The bear case for Coinbase is around potential pressure on trading fees, which represent more than 80% of revenue in the second quarter. Prominent short seller Jim Chanos is among those betting against Coinbase, arguing that it earns more from fees and as “competition increases among exchanges, you will see a compression of fees.”

Armstrong said fees will eventually decline, as they have in the stockbroking industry. But Coinbase has yet to see price sensitivity.

“I really think there’s going to be a margin squeeze, eventually that has to happen at some point because everything we build, you know, others, eventually you’re going to build it and it’s going to become a little more commercialized,” Armstrong said. “I’d like to get to a place where more than 50% of our revenue is subscriptions and services.”

That part of the business, subscriptions and services, grew to roughly 18% of revenue from 4% a year earlier. It includes interest income, Coinbase premium membership, blockchain rewards, and fees for storing crypto on the platform on behalf of customers.

Coinbase and the SEC

Company culture and remote work

Although Coinbase was launched in San Francisco, it has no official headquarters and none of its employees are required to work in an office.
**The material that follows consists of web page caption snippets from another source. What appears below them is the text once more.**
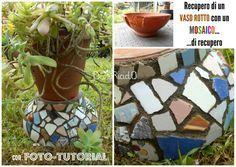 decoriciclo: Recupero di un vaso rotto di terracotta con un mosaico di recupero; tutorial fotografico passo passo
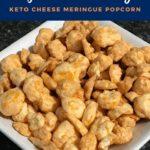 "Keto Cheese Meringue ""Popcorn"" pin 4"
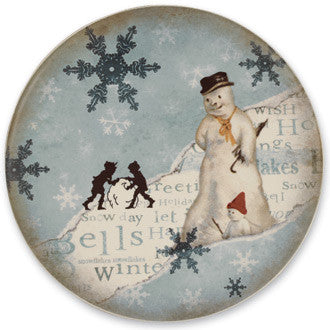 Winter Wonderland Dinner Plate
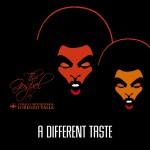 A different taste详情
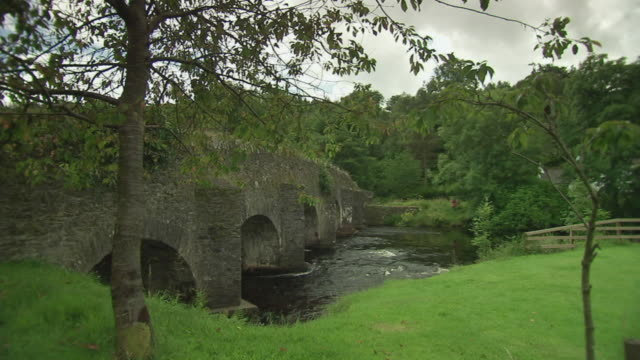 WS View of Irish stream and stone bridge / Rathdum, Ireland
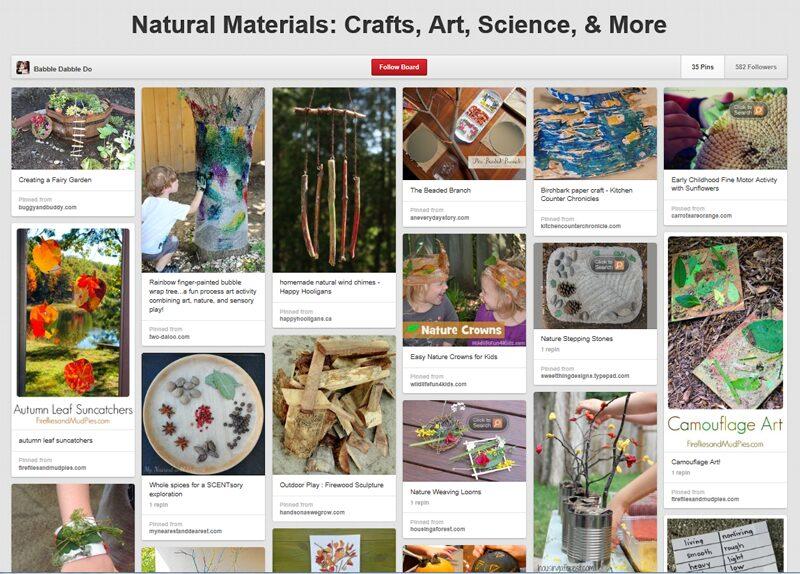 Natural-Materials-Pinterest-Board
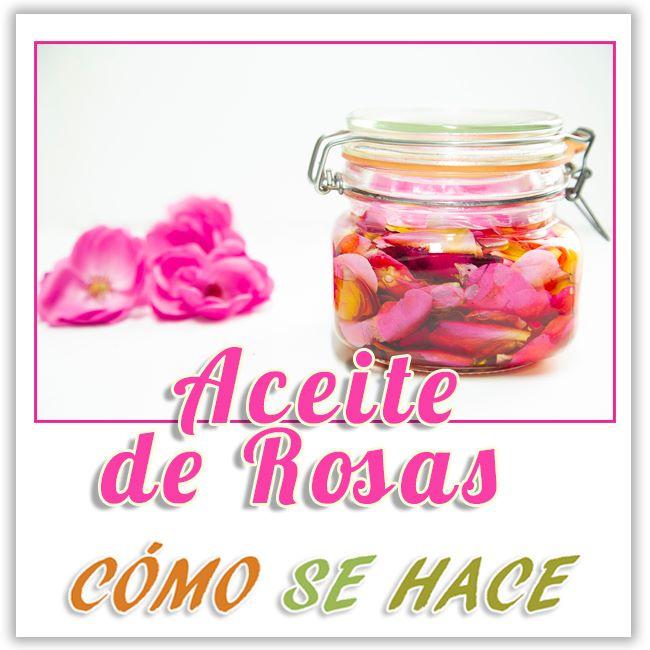 ACEITE DE ROSAS/ OLEATO DE ROSAS
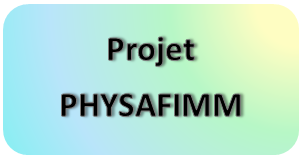 PHYSAFIMM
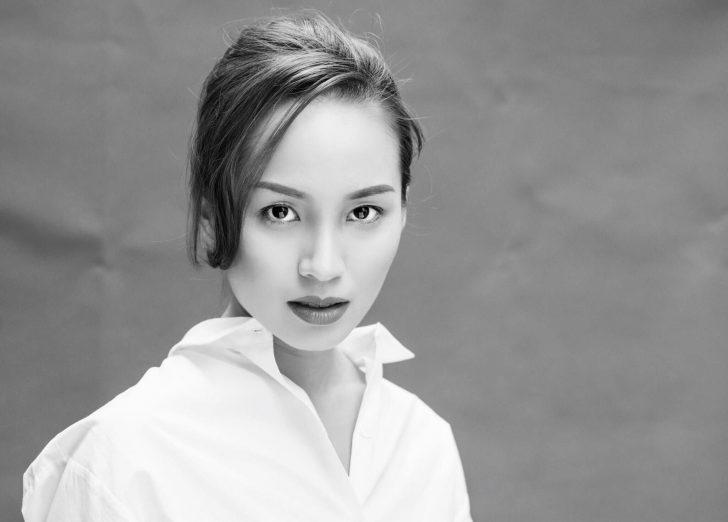 Permalink to Biodata Jasmine Suraya Chin, Host Bolasepak Cantik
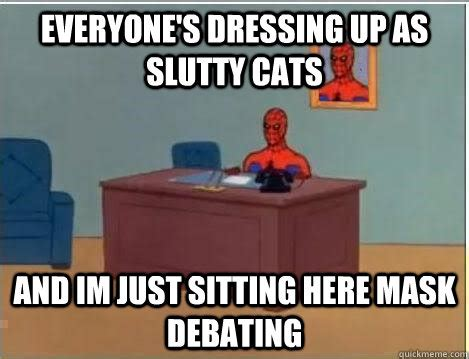 Slutty Girl Meme - slutty cat costumes
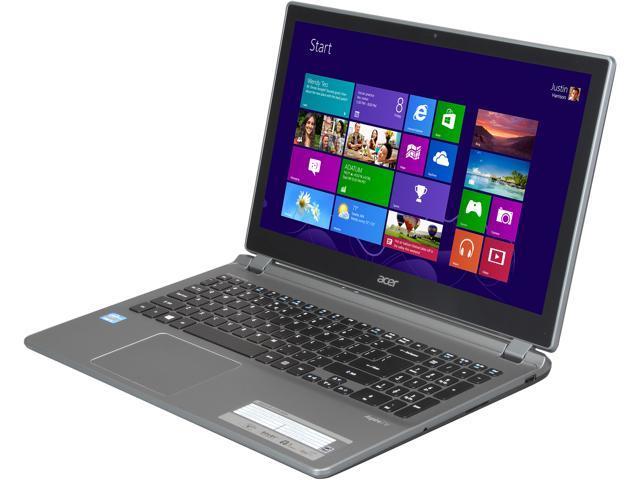 "Acer Laptop V5-572P-6454 Intel Core i5 3337U (1.80 GHz) 8 GB Memory 500 GB HDD Intel HD Graphics 4000 15.6"" Windows 8"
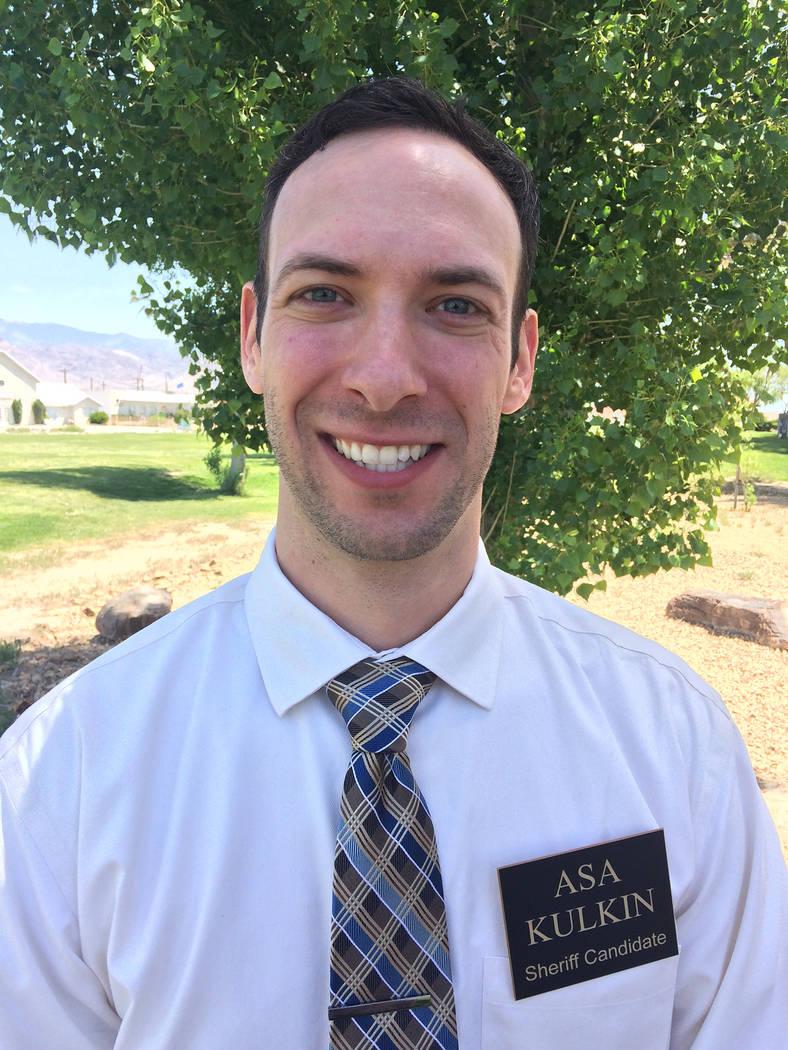 Robin Hebrock/Pahrump Valley Times Nye County Sheriff candidate Asa Kulkin.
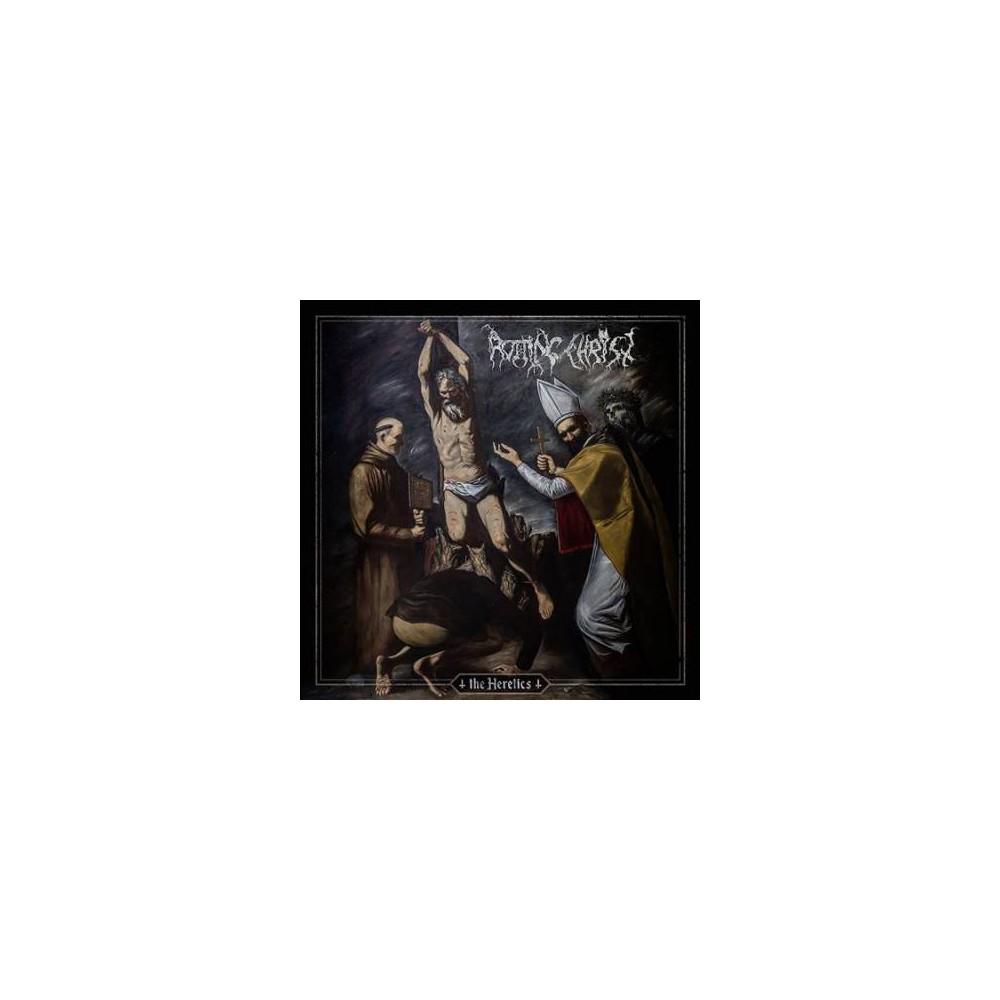 Rotting Christ - Heretics (Vinyl)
Armstrong said he believes the remote structure has been positive for recruiting at the company, but that it has eroded some of the learning and development, creativity and trust. As a result, he said the company tries to bring employees together with some of their teammates in person at least once a quarter.

Coinbase’s mission statement says the company seeks to be a “refuge from division” and does not “engage in social or political activism.” Armstrong earned a lot of attention from CEOs in Silicon Valley and beyond for a blog post he wrote in 2020 stating that political debates about the candidates are prohibited.

Armstrong said he’s been “shocked” by the types of leaders approaching him to talk about it, but he thinks the company has become almost too famous for its mission.

“I just want to turn the page,” Armstrong said. “I’d rather be known more for our products and all the great innovations we’re doing, but, you know, in a way it was good that other companies found something interesting in them.”

“I think it’s a net positive,” he said. “It gave us access to an abundance of talent in small towns in different countries.”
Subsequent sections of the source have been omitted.